▶ Tarefa proposta 1: Resuma em duas frases a análise do filme "A árvore da vida".
==== Texto citado ====
Iniciando as
postagens do blog publico uma análise que fiz sobre o filme “A árvore da vida”
(2011). Para quem ainda não o assistiu advirto que o post contém menções expressas a algumas partes do filme, portanto, spoiler alert! Para os que já assistiram,
espero que aproveitem e não deixem de depositar suas opiniões nos comentários!
“A árvore da vida” de Terrence Malick – análise
“Tree of
life”, em português, “A árvore da vida” é um filme estadunidense de 2011,
escrito e dirigido por Terrence Malick e estrelado por Brad Pitt, Sean e
Jessica Chastain. O filme conta a história dos O’Brien (Pitt e Chastain) e a relação com seus filhos,
eminentemente conturbada pela educação rígida dada pelo pai.
Aos olhos de
alguns o filme pode ser considerado fascinante, já para outros, entediante,
dependendo como se analisa (ou não) a obra. Em todo o caso, proponho uma análise.
O filme
possui cerca de duas horas de duração, nas quais o telespectador é conduzido
por entre cenas de impressionantes detalhes fotográficos, apresentadas quase
como pinturas vivas da natureza, do universo, elemento este marcante em todo
filme: a origem das estrelas, supostamente dos primeiros seres vivos, assim por
diante.
Nessa mesma
linha encontra-se a música, a trilha sonora, utilizando-se de composições de Tchaikovsky
e Brahms entre outras, muitas vezes densamente carregadas de uma sensação de sacralidade,
frequentemente servindo até mesmo para antecipar os estados emocionais dos
personagens.
====
▶ Tarefa proposta 2: Localize nos registros todas as linhas em que aparece a palavra "things" e copie cada uma delas.
==== Registros extraídos ====
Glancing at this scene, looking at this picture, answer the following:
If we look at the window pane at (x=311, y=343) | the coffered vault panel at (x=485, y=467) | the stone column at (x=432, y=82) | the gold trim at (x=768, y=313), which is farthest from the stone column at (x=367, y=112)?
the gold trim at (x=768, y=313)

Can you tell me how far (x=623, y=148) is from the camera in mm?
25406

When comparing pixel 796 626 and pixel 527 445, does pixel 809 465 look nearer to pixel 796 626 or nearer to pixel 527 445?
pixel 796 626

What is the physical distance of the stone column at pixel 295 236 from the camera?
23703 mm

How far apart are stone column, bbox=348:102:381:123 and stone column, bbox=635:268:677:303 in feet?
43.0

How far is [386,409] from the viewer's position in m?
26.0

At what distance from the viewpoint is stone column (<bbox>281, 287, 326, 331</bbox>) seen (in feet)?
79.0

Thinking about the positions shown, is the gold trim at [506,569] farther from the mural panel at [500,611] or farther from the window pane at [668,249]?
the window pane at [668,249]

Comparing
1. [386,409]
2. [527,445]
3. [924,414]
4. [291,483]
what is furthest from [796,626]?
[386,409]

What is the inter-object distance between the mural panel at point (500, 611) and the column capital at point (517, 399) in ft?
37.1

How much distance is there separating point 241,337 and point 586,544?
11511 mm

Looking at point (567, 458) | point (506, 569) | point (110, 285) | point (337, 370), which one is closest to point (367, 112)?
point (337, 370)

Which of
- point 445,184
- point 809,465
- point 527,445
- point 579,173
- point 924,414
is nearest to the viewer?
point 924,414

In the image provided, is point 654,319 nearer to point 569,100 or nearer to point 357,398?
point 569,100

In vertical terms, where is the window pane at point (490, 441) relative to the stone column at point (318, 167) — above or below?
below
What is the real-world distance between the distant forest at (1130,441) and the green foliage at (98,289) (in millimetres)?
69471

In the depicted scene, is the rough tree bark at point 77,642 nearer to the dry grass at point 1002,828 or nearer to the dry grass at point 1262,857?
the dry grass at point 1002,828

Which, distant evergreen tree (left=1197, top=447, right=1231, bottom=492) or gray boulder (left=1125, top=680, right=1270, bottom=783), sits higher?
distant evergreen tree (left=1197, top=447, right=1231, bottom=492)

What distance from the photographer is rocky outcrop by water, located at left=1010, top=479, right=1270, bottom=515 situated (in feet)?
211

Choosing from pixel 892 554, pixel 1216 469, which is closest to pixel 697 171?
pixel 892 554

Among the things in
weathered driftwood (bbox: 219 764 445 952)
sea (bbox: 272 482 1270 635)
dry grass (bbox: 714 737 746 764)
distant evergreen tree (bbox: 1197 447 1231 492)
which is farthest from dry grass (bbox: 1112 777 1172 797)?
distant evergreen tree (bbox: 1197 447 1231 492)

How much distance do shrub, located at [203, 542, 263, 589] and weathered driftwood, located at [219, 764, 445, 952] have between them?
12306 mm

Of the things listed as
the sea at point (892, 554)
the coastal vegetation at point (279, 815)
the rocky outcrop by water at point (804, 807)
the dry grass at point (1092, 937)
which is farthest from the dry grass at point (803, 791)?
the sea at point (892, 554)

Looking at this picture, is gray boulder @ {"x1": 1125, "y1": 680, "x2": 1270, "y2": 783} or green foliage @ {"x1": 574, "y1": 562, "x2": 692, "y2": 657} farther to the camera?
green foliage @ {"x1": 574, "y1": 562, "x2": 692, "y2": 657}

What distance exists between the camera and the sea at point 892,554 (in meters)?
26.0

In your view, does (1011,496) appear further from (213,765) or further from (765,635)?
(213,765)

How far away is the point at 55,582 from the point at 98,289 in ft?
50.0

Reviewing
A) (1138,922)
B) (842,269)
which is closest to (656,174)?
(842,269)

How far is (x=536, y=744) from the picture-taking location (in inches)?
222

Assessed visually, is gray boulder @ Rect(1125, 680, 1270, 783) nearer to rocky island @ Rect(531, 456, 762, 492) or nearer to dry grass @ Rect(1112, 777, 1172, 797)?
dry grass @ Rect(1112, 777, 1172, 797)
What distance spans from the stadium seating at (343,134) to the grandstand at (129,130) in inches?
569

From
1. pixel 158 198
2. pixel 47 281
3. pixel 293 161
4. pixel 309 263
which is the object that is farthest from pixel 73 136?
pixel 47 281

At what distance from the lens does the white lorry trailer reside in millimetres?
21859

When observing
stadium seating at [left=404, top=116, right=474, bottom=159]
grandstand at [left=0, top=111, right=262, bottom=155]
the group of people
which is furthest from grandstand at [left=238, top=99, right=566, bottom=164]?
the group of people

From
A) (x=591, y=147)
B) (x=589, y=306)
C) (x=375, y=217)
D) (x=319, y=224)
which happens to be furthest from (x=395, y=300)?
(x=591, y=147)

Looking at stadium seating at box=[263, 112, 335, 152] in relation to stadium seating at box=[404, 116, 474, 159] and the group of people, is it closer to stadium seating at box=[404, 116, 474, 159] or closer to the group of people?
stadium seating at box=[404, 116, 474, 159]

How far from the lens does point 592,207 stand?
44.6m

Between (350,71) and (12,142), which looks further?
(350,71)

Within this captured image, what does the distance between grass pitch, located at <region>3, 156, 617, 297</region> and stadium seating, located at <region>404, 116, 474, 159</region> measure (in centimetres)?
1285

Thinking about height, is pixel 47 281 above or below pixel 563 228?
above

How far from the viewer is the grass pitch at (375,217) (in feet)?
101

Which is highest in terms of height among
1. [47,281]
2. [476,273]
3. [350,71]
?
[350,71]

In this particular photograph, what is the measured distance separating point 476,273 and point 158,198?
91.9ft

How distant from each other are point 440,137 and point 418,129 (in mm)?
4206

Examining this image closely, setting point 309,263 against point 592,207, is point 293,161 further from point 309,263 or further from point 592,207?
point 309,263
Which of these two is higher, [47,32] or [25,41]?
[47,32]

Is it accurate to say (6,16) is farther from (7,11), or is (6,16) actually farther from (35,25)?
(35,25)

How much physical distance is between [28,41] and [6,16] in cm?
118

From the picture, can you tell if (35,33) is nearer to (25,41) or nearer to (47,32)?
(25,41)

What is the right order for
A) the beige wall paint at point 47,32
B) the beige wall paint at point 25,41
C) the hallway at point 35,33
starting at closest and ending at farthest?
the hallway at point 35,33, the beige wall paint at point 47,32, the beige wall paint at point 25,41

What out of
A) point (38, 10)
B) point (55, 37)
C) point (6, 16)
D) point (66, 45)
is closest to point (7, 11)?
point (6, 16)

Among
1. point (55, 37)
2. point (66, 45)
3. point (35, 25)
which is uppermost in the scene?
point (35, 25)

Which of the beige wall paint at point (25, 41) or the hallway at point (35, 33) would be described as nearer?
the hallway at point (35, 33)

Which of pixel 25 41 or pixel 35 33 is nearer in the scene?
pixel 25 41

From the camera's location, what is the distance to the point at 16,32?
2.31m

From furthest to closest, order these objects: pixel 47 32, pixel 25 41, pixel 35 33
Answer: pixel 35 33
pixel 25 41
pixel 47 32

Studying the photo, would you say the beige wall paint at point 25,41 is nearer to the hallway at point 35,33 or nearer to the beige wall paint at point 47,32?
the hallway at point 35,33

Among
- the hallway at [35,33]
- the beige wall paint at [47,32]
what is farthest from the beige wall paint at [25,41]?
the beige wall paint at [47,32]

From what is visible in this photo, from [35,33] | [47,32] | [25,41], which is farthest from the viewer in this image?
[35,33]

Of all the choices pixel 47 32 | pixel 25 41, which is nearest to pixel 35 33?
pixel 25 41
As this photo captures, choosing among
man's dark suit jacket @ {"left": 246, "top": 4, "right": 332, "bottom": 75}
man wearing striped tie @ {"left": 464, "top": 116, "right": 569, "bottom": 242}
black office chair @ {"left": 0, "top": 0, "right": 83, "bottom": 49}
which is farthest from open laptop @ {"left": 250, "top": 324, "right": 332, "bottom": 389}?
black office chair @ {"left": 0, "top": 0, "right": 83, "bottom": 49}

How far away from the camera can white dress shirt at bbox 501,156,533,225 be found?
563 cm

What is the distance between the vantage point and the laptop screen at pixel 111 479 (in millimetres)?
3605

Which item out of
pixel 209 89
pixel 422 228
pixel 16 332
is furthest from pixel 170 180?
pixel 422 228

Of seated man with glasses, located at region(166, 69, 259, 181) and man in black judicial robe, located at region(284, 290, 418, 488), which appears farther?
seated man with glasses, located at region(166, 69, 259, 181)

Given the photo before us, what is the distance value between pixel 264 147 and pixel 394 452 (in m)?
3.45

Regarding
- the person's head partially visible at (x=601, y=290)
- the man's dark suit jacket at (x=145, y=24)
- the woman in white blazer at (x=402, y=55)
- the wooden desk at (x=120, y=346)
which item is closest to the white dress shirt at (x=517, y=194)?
====
▶ Resposta escrita 1: "A árvore da vida" é um filme estadunidense de 2011, escrito e dirigido por Terrence Malick, que conta a história dos O'Brien e da relação com seus filhos, conturbada pela educação rígida dada pelo pai. Ao longo de cerca de duas horas, o filme conduz o telespectador por cenas de impressionantes detalhes fotográficos da natureza e do universo, acompanhadas de uma trilha sonora com composições de Tchaikovsky e Brahms que frequentemente antecipa os estados emocionais dos personagens.

▶ Resposta escrita 2:
Among the things in
Of the things listed as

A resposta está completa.